G.M. : J’essaie d’en juger par ce que je vois. Quand je regarde autour de moi j’ai une opinion assez mitigée sur cette question-là. J’observais les clients, par exemple ce matin dans le restaurant de l’hôtel. Il y avait plein de jeunes gens ; je crois qu’ils étaient membres d’une équipe de football. C’était des sportifs martiniquais. Ils parlaient tous créole. Je n’ai pas entendu un mot de français. Ils parlaient avec exubérance et assurance ; ils s’exprimaient en créole, sûrs d’eux-mêmes, tandis qu’autrefois, dans un lieu comme celui-là, les gens n’auraient pas parlé créole ainsi. Et même si l’un d’eux l’avait osé, il aurait parlé avec une sourdine, pas de façon aussi ostensible, aussi ouverte. De ce côté-là, je trouve qu’il y a une évolution positive. Maintenant, d’un autre côté, quand j’observe les enfants à l’école (j’ai fait le tour de quelques écoles à Fort-de-France) il y a des quartiers où l’on entend moins qu’avant les enfants parler entre eux le créole, surtout ceux des petites classes, à la sortie ou en récréation. Dans les quartiers disons « aisés », les collégiens ou les lycéens parlent plutôt français. Comment tout cela se répartit-il, et évolue-t-il exactement, je ne sais pas. Mais de mon temps, il n’était pas imaginable que les écoliers sortent de classe, après la sonnerie de la cloche, avec le français à la bouche. Il faudrait mesurer tout cela. N’étant pas linguiste, il ne m’appartient pas de le faire. Mais, à l’évidence, il y a effectivement des côtés positifs et des côtés plus sombres. L’avenir de la langue créole dépend évidemment de l’école ; il dépend aussi de l’existence ou pas d’une littérature créole. Est-ce qu’il va y avoir assez d’auteurs de langue créole, de chansonniers, de conteurs, de nouvellistes, qui vont écrire et qui vont être populaires ? La lecture elle-même est influencée par les médias nouveaux, par la radio, la télé. L’évolution de la chanson, elle aussi, va compter. Aurons-nous des chansons créoles à récits, comme du temps de Saint-Pierre ? Aux linguistes de voir où vont les choses. Cette question, je ne me la pose pas beaucoup.

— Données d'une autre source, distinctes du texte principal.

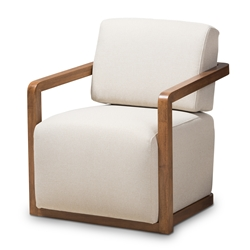 modern chair living room. Baxton Studio Sawyer Mid Century Modern Light Beige Fabric Upholstered  Walnut Wood Armchair Affordable modern Accent Chairs Living Room Furniture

D.B. : J’ai envie d’ajouter que c’est vrai qu’il y a une avancée quantitative en Martinique, c’est manifeste. L’exemple que tu viens de donner de ces footballeurs qui en toute liberté, sans complexe, parlent la langue, le prouve, mais il y a le problème de la qualité de la langue. Il est évident que jamais on a autant parlé le créole, mais jamais on ne l’a autant mal parlé. Alors, ce n’est pas pour me faire l’avocat du purisme linguistique, mais il est évident que quand la syntaxe, c’est-à-dire la colonne vertébrale de la langue est atteinte, c’est un signal d’alarme qu’il faut capter. Tant que c’était le vocabulaire, ce n’était pas bien grave, mais la syntaxe, la grammaire, la sémantique ! Tout cela doit donner à réfléchir. Alors est-ce que c’est la mort imminente ? Non, mais je crois que ça doit être pris en compte, et là on revient à des problèmes d’ordre politique. Il faut prendre conscience de cette dissolution, la combattre en mettant en place des structures et actions à même de remédier à cette situation mortifère.

G.M. : J’assiste effectivement à cette corruption de la langue créole. Et pour moi, le cas le plus significatif est l’introduction du mot « kè » dans le créole. À l’heure qu’il est, le créole parlé est bardé de « kè », reprise du « que » français et du « que » espagnol. C’est du néo-créole. J’ai envoyé dernièrement à Jean Bernabé [1] ma réflexion sur le mot « éti » ; ce mot a eu, à mon sens, une place considérable dans la structuration de notre langue créole. Il avait rendu le « kè » inutile. Jean n’était pas certain de l’étymologie du mot « éti ».

D.B. : Moi non plus.

G.M. : Je soutiens qu’il vient de « où es-tu ? ». Dans les champs de canne et de coton, le commandeur appelant sans arrêt : « Laurent, où es-tu ? », l’interpellé s’empara de la question pour en faire sa réponse – « Wéti », puis « Éti »- , et constituer divers adverbes (de temps, de lieu, de circonstance) « Éti » remplaçait le mot « kè ». Par exemple : « Bagay-la éti nou té palé a ? », au lieu de « …kè nou té palé a ? » [2]

D.B. C’est comme les tourterelles qui sont en train de virer au blanc en Martinique.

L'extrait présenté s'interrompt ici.